The Decarcerate Plainfield and NJ Youth panel discussion is tomorrow, Tuesday, February 24. Take a glimpse at mass incarceration through these 24 mind-blowing stats about the size and scope of prison in America, and its inequality:
1. The US has the highest prison population, by both proportion and number, in the world, having 5% of the world’s population and 20% of its prisoners. There are around 2.2 million incarcerated people in America.

Source: “The Growth of Incarceration in the United States: Exploring Causes and Consequences,” The National Research Council, 2014.
2. For blacks and Latinos, the story is far worse. As of 2010, the Hispanic rate stands at 742, and African-American incarceration is 2,207 per 100,000. For whites it’s 412 – which itself is almost three times as high as most industrialized countries.
3. The US incarceration rate has risen four fold since the 1970s – the actually population nearly 8 times. The is largely due to the large scale admission of those sentences for drug crimes.
4. The incarceration rates for those of Puerto Rican descent is harder to pin down, but based on the limited data available, it’s likely upwards of 1,000 per 100,000.

Extracted information:
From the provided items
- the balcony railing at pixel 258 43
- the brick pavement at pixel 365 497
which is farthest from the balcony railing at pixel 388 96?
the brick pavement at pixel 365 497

==

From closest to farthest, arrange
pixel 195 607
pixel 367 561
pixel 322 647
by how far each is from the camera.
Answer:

---

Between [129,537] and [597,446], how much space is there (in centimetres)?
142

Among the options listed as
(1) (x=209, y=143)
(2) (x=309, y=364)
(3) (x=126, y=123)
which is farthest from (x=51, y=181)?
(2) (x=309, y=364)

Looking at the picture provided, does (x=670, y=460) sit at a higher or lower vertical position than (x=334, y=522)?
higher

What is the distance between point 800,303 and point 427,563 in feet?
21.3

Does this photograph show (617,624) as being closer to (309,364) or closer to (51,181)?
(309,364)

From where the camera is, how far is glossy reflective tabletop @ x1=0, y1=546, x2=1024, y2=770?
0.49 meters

Task details: Quote the passage on mass incarceration word for word, between "3. The US incarceration" and "1,000 per 100,000.", inclusive.

Task response:
3. The US incarceration rate has risen four fold since the 1970s – the actually population nearly 8 times. The is largely due to the large scale admission of those sentences for drug crimes.
4. The incarceration rates for those of Puerto Rican descent is harder to pin down, but based on the limited data available, it’s likely upwards of 1,000 per 100,000.